Question

A sphere of mass $m$ and radius $r$ rests at the bottom of a large reservoir of water as shown in figure-I. Depth of the reservoir is $h$. Density of material of the sphere is the same as that of water. Now the sphere is slowly pulled completely out of water as shown in figure-II.

Which of the following is a correct expression for work done by the agent pulling the sphere?

• A. $mgr$
• B. $0.5mgr$
• C. $mg(r+h)$
• D. $mg(0.5r+h)$

Answer 1

Answer: (A)

mgr

Answer 2

The work done by the agent pulling the sphere slowly is equal to the change in the total potential energy of the sphere-water system.

$W_{agent} = \Delta U_{system} = \Delta U_{sphere} + \Delta U_{water}$

1. Change in potential energy of the sphere ($\Delta U_{sphere}$):

Let the bottom of the reservoir be the reference level for potential energy ($y=0$).

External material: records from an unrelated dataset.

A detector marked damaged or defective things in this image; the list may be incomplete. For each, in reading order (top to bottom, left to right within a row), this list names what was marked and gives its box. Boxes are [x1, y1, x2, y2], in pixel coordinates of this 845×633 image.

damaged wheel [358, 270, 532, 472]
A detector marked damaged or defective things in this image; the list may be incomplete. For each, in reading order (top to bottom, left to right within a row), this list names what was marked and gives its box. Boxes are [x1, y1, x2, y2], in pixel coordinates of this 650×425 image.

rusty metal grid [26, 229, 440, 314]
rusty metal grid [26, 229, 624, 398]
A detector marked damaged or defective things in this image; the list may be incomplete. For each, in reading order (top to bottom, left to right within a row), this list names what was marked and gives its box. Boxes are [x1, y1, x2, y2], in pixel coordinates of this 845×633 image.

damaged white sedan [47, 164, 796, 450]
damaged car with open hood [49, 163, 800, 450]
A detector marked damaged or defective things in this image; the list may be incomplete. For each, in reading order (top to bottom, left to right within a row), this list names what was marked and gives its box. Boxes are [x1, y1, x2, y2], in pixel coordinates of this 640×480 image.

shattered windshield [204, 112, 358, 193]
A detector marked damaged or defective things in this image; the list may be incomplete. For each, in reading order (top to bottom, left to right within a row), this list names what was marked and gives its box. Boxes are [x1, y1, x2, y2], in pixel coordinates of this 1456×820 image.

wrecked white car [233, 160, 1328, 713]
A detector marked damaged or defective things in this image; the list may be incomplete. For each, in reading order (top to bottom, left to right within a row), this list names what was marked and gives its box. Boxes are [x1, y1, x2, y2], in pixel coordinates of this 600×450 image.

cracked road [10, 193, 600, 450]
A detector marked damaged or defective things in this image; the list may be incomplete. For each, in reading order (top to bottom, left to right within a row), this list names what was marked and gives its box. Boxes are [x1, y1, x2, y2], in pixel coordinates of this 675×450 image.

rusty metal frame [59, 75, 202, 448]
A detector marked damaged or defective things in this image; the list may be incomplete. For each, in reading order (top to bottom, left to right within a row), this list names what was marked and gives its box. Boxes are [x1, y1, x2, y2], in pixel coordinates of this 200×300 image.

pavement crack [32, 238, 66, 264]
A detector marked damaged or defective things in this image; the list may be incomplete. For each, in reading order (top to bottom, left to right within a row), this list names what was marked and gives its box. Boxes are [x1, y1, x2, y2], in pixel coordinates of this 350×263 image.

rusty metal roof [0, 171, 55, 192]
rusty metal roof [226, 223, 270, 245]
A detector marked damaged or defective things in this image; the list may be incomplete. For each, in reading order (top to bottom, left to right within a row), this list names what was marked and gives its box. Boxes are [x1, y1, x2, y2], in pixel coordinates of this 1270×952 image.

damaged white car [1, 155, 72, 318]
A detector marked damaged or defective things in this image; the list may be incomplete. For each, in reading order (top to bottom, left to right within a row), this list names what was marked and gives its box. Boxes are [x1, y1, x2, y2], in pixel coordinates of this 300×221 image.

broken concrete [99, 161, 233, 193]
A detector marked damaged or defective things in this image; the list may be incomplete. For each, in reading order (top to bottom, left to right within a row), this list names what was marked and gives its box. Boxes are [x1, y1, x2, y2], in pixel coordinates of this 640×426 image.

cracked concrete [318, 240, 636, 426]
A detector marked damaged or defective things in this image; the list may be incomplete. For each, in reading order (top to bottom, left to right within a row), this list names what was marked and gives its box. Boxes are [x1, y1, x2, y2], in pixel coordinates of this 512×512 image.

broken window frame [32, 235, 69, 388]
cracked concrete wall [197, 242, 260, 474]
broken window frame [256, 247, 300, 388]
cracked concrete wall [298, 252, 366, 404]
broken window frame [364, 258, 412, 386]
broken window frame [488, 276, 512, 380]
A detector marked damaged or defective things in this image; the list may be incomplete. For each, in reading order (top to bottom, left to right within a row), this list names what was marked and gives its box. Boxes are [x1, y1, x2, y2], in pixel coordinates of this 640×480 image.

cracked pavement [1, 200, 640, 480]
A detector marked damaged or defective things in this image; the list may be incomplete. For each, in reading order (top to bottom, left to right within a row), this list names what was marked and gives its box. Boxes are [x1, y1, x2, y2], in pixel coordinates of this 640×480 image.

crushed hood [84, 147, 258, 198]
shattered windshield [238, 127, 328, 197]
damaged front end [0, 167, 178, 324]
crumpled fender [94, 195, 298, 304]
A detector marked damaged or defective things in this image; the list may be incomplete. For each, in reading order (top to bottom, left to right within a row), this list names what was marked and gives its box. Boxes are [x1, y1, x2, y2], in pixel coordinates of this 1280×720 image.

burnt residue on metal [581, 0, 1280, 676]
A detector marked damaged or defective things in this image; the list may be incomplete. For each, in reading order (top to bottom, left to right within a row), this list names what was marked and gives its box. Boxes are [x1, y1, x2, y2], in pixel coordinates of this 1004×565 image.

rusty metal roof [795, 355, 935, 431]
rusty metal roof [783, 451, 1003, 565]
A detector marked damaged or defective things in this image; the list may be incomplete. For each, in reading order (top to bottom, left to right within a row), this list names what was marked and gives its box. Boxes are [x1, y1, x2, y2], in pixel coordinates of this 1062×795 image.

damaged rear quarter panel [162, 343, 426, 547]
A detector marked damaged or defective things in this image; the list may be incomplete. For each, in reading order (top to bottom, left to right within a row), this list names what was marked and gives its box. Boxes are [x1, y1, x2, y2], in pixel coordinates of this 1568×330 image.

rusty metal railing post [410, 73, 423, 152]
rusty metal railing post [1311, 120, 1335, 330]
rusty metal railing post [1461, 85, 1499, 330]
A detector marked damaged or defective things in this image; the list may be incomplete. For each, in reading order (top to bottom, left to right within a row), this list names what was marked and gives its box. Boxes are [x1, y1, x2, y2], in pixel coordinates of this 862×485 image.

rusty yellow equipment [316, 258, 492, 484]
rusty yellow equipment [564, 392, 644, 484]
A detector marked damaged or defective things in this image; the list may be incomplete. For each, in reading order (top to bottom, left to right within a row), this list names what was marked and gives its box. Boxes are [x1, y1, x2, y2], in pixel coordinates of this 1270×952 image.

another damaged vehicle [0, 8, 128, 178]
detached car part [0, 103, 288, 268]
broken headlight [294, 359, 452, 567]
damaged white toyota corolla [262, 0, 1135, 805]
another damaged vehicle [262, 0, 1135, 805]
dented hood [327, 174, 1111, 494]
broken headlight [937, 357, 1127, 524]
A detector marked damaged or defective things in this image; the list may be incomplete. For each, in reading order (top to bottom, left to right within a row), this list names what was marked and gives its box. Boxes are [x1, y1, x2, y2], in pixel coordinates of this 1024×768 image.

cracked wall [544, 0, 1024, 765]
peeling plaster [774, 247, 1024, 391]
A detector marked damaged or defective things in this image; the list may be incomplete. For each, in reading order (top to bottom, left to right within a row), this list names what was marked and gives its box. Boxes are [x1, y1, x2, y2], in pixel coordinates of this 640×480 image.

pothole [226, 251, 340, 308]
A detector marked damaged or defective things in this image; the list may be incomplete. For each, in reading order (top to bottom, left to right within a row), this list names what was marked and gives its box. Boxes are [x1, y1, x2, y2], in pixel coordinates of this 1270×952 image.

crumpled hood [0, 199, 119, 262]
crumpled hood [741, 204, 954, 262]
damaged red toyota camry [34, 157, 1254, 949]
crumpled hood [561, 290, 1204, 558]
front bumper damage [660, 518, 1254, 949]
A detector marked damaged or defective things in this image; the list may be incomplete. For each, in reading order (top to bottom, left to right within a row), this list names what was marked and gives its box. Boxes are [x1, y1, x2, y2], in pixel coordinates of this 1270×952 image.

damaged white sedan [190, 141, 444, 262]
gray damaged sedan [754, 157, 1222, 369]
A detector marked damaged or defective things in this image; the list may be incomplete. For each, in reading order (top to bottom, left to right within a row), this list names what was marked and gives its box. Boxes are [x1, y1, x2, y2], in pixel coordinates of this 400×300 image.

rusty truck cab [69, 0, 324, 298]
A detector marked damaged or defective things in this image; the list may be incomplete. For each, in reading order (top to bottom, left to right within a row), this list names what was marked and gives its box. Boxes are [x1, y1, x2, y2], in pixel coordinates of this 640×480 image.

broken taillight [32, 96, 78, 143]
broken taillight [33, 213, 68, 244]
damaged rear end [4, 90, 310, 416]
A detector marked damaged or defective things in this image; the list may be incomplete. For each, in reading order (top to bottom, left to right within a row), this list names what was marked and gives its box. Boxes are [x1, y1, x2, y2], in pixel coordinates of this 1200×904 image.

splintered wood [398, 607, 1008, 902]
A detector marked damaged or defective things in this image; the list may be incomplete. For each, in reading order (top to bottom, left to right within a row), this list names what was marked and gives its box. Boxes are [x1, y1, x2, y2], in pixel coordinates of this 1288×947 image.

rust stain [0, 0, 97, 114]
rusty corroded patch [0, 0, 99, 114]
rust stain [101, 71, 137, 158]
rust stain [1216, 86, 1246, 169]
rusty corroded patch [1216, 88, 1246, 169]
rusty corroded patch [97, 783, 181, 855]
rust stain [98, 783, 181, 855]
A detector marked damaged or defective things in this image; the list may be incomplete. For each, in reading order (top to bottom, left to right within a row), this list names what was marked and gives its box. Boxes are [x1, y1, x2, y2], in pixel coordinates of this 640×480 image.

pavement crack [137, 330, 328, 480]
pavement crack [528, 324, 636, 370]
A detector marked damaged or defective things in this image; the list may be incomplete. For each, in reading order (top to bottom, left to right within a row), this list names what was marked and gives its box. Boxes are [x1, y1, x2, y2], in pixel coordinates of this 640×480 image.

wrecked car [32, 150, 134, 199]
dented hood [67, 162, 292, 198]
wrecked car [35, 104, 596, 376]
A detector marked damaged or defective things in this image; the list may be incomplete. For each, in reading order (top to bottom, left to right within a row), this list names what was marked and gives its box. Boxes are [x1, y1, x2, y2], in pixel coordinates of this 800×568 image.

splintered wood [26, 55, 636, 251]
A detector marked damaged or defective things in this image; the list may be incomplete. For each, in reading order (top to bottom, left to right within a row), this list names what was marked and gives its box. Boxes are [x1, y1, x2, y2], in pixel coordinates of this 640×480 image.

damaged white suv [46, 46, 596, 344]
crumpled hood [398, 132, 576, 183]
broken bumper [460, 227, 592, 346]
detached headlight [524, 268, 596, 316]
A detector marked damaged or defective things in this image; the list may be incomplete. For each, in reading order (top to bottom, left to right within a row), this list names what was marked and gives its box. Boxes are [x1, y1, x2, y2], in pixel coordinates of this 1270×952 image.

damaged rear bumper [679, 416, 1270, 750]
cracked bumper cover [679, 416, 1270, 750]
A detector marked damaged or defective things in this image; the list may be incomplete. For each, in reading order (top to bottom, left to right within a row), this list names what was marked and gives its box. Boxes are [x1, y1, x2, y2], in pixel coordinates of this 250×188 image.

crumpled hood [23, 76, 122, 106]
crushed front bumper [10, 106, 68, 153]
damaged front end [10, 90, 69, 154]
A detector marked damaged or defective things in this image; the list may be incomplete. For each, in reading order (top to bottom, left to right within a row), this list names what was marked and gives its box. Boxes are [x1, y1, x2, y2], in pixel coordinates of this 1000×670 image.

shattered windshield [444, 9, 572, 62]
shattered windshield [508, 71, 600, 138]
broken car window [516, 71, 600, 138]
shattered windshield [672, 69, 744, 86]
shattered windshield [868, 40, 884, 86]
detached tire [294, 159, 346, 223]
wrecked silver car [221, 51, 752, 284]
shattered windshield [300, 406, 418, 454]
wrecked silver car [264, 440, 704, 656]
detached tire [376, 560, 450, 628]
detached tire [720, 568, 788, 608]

Initial position of the sphere's center of mass: $y_i = r$.

Final position of the sphere's center of mass (completely out, resting on the surface): $y_f = h+r$.

$\Delta U_{sphere} = mg(y_f - y_i) = mg((h+r) - r) = mgh$.

2. Change in potential energy of the water ($\Delta U_{water}$):

The density of the sphere is the same as that of water ($\rho_{sphere} = \rho_{water}$).

The volume of the sphere is $V = \frac{4}{3}\pi r^3$.

The mass of the sphere is $m = \rho_{sphere} V$.

When the sphere is pulled out of the water, the volume $V$ of water that was displaced by the sphere drops down to fill the space previously occupied by the sphere. Since $\rho_{water} = \rho_{sphere}$, the mass of this water is also $m$.

Initially, this mass of water $m$ was effectively displaced upwards. Its center of mass was at the water surface level, $y=h$.

Finally, this mass of water $m$ fills the space previously occupied by the sphere at the bottom. The center of mass of this volume of water is now at $y=r$.

Therefore, the change in potential energy of this water is:

$\Delta U_{water} = mg(y_{water,final} - y_{water,initial}) = mg(r - h)$.

3. Total Work Done by the Agent:

$W_{agent} = \Delta U_{sphere} + \Delta U_{water}$

$W_{agent} = mgh + mg(r - h)$

$W_{agent} = mgh + mgr - mgh$

$W_{agent} = mgr$

The work done by the agent is $mgr$.